Le Cosmos
Me voilà assis au premier rang au sein du public déchaîné d’un stade de La Havane, sous une pluie diluvienne. Juste derrière moi, dans une seule tribune, pas moins de 18 000 Cubains sifflent, scandent, braillent, tambourinent, secouent des maracas et font retentir le son des cloches, vuvuzelas et autres cornes de brume. Pourtant, ce n’est pas la lourde chaleur de Cuba qui leur fait perdre la tête à cet instant. Parmi les spectateurs, on trouve toutes sortes de maillots, de n’importe quelle équipe du monde. Un homme agite un étendard affublé à la fois du drapeau des États-Unis et de celui de Cuba. Certains le sifflent, d’autres l’encouragent. Un rang plus loin, un autre homme vêtu de jeans et d’un t-shirt noir porte un chapeau sur lequel on peut lire « New York » en grosses lettres blanches devant la silhouette sombre des tours jumelles. Tout cela pourrait n’être qu’un rêve teinté d’exotisme, mais si c’était le cas, je ne me trouverais sûrement pas coincé à l’heure qu’il est entre les correspondants officiels des chaînes de télévisions publiques russe et chinoise.
Les interprètes des hymnes nationaux se lèvent et s’approchent des micros. J’ai rencontré plus tôt ces jeunes hommes en guayaberas (une chemise à frange d’origine cubaine très appréciée aux Antilles) et ces jeunes femmes vêtues de robes bustiers blanches à froufrous. Quand je leur ai dit que je venais des États-Unis, ils m’ont tout de suite demandé si mon séjour dans leur pays m’avait plu. « Que peut-on faire pour rendre Cuba plus agréable pour vous ? » À chaque fois que j’ai conversé avec des Cubains, la question est revenue sous une forme ou une autre.

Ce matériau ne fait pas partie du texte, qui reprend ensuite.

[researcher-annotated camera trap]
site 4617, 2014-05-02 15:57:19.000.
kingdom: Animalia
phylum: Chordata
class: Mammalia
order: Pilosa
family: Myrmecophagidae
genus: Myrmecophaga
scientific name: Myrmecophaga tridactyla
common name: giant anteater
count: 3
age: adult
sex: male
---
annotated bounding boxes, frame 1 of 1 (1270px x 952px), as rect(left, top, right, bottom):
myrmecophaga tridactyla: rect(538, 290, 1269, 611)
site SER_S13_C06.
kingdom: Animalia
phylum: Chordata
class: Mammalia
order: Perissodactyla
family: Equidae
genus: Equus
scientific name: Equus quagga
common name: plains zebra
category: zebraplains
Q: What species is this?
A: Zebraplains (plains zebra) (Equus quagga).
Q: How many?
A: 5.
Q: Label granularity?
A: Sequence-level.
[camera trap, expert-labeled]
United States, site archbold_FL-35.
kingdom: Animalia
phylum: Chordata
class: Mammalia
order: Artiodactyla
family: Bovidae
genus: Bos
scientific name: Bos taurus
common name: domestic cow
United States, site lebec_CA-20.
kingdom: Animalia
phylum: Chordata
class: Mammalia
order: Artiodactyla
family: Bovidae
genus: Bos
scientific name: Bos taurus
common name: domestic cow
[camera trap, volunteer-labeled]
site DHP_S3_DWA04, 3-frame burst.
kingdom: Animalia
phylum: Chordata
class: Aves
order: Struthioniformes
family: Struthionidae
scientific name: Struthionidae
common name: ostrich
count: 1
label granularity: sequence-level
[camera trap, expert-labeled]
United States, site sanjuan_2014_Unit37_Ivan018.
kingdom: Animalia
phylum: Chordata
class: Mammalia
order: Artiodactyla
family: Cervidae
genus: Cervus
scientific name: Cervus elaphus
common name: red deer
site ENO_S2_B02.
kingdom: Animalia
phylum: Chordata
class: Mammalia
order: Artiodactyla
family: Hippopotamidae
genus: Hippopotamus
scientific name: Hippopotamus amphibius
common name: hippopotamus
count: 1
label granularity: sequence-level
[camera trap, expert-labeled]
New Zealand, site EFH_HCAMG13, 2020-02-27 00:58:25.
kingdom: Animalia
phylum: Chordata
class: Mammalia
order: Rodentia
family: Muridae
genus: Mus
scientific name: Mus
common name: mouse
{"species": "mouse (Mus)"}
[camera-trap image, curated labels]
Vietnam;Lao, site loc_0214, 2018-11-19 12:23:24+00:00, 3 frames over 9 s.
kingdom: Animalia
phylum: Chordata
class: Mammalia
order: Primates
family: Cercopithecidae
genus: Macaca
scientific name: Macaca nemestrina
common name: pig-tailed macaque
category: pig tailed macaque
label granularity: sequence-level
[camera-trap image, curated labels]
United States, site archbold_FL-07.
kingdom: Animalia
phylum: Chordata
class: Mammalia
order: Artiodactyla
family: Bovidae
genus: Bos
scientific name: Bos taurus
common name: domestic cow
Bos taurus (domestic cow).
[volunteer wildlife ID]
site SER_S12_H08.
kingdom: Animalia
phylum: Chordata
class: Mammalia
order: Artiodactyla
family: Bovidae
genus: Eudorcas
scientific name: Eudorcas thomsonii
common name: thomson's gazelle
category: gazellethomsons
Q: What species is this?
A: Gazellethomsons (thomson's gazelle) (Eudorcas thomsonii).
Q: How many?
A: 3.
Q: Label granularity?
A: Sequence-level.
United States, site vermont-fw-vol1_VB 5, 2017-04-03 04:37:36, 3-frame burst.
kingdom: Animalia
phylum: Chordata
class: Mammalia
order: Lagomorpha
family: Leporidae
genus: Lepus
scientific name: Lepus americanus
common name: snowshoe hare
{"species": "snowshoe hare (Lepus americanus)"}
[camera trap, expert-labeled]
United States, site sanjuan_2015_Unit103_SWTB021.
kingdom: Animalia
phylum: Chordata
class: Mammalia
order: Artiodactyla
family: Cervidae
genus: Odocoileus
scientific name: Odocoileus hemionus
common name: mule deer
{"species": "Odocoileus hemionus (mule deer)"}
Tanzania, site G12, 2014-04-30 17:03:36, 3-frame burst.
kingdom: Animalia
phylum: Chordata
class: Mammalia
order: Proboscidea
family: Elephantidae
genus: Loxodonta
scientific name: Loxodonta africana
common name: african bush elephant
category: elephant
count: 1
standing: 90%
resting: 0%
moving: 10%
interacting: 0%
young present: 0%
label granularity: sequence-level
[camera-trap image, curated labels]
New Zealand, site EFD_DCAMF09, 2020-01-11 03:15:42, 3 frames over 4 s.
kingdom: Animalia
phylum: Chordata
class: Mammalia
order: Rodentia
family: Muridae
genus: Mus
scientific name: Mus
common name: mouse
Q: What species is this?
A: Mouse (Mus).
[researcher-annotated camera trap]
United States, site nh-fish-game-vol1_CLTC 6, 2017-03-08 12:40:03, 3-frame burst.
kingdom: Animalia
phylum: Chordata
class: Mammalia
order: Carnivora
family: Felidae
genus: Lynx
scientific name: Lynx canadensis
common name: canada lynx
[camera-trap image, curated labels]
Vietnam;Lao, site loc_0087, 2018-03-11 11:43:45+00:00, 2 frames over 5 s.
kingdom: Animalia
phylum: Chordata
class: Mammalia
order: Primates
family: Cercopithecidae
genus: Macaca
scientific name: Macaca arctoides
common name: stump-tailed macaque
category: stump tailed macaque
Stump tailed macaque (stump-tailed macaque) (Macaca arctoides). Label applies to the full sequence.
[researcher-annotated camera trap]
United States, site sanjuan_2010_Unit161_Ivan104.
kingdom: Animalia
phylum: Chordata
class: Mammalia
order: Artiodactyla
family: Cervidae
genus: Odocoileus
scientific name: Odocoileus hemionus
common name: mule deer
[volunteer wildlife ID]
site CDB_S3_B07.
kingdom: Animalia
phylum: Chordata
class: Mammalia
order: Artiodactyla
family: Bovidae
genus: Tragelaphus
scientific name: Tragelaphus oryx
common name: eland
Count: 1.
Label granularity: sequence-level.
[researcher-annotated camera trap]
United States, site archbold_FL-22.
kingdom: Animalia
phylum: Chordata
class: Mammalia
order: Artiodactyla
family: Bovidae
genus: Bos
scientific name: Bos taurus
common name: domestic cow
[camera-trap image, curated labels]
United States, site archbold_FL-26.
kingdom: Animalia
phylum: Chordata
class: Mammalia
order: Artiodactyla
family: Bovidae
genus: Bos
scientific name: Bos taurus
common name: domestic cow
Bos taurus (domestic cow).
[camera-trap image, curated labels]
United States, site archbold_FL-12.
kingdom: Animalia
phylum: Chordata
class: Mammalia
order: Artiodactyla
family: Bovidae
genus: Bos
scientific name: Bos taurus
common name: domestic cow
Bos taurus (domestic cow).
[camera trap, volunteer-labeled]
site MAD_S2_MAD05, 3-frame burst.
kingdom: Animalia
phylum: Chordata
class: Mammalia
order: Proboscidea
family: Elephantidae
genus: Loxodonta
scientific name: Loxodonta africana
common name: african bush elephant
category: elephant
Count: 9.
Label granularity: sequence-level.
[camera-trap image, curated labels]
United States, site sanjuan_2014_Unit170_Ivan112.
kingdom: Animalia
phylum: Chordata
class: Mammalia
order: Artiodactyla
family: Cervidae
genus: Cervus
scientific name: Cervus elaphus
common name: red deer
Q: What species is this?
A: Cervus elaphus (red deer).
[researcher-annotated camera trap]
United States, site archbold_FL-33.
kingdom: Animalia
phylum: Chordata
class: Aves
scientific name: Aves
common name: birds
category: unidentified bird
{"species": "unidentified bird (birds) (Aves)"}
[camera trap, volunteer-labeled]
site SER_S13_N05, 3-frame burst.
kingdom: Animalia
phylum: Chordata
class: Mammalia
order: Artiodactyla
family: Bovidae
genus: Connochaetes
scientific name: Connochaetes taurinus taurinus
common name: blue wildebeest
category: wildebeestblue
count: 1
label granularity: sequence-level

Les chanteurs attaquent par l’hymne national cubain, accompagnés par la foule. J’ai du mal à comprendre les paroles, aussi mon esprit tente-t-il plutôt de se concentrer sur la mélodie. Et puis vient le choc : alors que leur hymne s’achève, les chanteurs enchaînent le plus naturellement du monde avec The Star-Spangled Banner, l’hymne américain. Jusqu’à la dernière note, jusqu’à la dernière syllabe. Je suis de coutume assez peu convaincu qu’un événement sportif puisse ouvrir la voie à quelque accord international que ce soit, et j’ai assisté aux Jeux olympiques. Il n’y a donc a priori rien qui soit susceptible de m’émouvoir dans ce match entre Cuba et les New York Cosmos. Pourtant, les larmes me viennent. Timidement d’abord, puis assez pour que j’ai besoin de me frotter les yeux, de réajuster mes lunettes et de reprendre ma respiration. S’il y a bien une équipe capable de créer un tel effet dans un événement comme celui-ci, c’est le Cosmos. C’est le club qui a gagné dans les années 1970 et 1980 des titres de la North American Soccer League (NASL) avec dans ses rangs des stars internationales comme Pelé, Beckenbauer et Chinaglia, dont les soirées au Studio 54 avec les dirigeants de Warner Music et les propriétaires du club faisaient parler autant que leurs matchs.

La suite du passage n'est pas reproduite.